# Basic Usage Tutorial

This tutorial covers the fundamental features of herrkunft through interactive examples.

## Setup

First, let's import the necessary modules and set up paths to our test fixtures:

In [1]:
from provenance import load_yaml, dump_yaml, extract_provenance_tree, clean_provenance
from pathlib import Path
import tempfile

# Path to test fixtures
fixtures_dir = Path("../test_fixtures")
config_file = fixtures_dir / "defaults.yaml"

print(f"Using test fixtures from: {fixtures_dir.absolute()}")

Using test fixtures from: /Users/pgierz/work/Code/sandbox/provenance-as-library/docs/tutorials/../test_fixtures


## Part 1: Loading YAML with Provenance

Let's examine the default configuration file:

::::{tab-set}

:::{tab-item} YAML Format
```yaml
application:
  name: MyApp
  version: 1.0.0
  debug: false

database:
  host: localhost
  port: 5432
  pool_size: 10

server:
  host: 0.0.0.0
  port: 8080
  workers: 4
```
:::

:::{tab-item} JSON Format
```json
{
  "application": {
    "name": "MyApp",
    "version": "1.0.0",
    "debug": false
  },
  "database": {
    "host": "localhost",
    "port": 5432,
    "pool_size": 10
  },
  "server": {
    "host": "0.0.0.0",
    "port": 8080,
    "workers": 4
  }
}
```
:::

::::

Now load it with provenance tracking:

In [2]:
# Load YAML with provenance
config = load_yaml(str(config_file), category="defaults")

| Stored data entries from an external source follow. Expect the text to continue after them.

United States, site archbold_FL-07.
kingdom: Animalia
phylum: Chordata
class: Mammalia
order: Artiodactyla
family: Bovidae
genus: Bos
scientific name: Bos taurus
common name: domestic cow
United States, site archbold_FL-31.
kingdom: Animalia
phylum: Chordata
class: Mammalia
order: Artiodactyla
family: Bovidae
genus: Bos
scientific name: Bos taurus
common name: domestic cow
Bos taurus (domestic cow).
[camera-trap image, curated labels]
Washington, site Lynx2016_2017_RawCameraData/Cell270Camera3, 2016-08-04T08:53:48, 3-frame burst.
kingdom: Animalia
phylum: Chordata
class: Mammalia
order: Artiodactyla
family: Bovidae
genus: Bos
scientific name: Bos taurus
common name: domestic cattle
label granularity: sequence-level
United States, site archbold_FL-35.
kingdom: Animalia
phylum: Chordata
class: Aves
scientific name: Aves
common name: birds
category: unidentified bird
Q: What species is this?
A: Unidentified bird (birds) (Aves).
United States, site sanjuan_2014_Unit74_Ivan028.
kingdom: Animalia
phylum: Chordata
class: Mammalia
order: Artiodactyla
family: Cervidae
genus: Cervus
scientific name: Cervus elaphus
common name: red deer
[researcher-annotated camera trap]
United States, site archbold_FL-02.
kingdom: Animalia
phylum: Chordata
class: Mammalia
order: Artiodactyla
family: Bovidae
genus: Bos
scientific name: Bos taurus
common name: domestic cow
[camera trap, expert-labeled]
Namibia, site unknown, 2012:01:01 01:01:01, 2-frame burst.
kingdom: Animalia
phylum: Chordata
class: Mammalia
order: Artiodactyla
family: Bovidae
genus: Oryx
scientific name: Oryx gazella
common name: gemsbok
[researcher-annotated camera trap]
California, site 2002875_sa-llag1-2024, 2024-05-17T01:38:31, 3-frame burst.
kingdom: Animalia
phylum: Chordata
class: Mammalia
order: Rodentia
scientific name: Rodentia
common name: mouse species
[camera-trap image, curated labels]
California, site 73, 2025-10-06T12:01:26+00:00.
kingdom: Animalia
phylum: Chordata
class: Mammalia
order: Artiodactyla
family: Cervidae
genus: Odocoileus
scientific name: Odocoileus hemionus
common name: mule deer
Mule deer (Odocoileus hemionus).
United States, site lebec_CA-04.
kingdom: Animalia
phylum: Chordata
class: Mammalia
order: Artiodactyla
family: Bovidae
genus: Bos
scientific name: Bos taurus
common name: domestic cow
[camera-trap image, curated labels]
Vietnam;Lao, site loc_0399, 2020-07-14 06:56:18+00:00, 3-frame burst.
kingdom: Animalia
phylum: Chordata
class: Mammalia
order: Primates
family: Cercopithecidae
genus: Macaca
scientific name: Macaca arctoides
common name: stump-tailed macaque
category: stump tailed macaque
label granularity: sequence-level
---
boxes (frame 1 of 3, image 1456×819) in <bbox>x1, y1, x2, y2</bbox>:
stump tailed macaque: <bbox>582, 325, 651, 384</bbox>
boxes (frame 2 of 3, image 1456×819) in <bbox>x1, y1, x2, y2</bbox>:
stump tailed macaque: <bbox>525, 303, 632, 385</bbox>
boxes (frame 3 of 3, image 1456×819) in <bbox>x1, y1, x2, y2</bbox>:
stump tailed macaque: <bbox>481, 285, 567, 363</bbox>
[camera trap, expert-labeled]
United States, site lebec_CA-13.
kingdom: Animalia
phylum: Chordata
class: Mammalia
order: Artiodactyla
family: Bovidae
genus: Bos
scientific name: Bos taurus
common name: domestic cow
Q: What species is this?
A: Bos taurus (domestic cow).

print("Loaded configuration:")
print(f"  Application: {config['application']['name']}")
print(f"  Database: {config['database']['host']}:{config['database']['port']}")
print(f"  Server: {config['server']['host']}:{config['server']['port']}")

Loaded configuration:
  Application: MyApp
  Database: localhost:5432
  Server: 0.0.0.0:8080


## Part 2: Accessing Provenance Information

Every value has provenance information:

In [3]:
# Get a value
db_host = config["database"]["host"]

# Access its provenance
prov = db_host.provenance.current

print(f"Provenance for database.host:")
print(f"  Value: {db_host}")
print(f"  Source file: {Path(prov.yaml_file).name}")
print(f"  Line number: {prov.line}")
print(f"  Column: {prov.col}")
print(f"  Category: {prov.category}")

Provenance for database.host:
  Value: localhost
  Source file: defaults.yaml
  Line number: 8
  Column: 9
  Category: defaults


## Part 3: Modifying Values

When you modify values, the history is tracked:

In [4]:
# Modify the host
print(f"Original host: {config['database']['host']}")
print(f"  History length: {len(config['database']['host'].provenance)}")

config["database"]["host"] = "staging.db.example.com"
print(f"\nAfter 1st modification: {config['database']['host']}")
print(f"  History length: {len(config['database']['host'].provenance)}")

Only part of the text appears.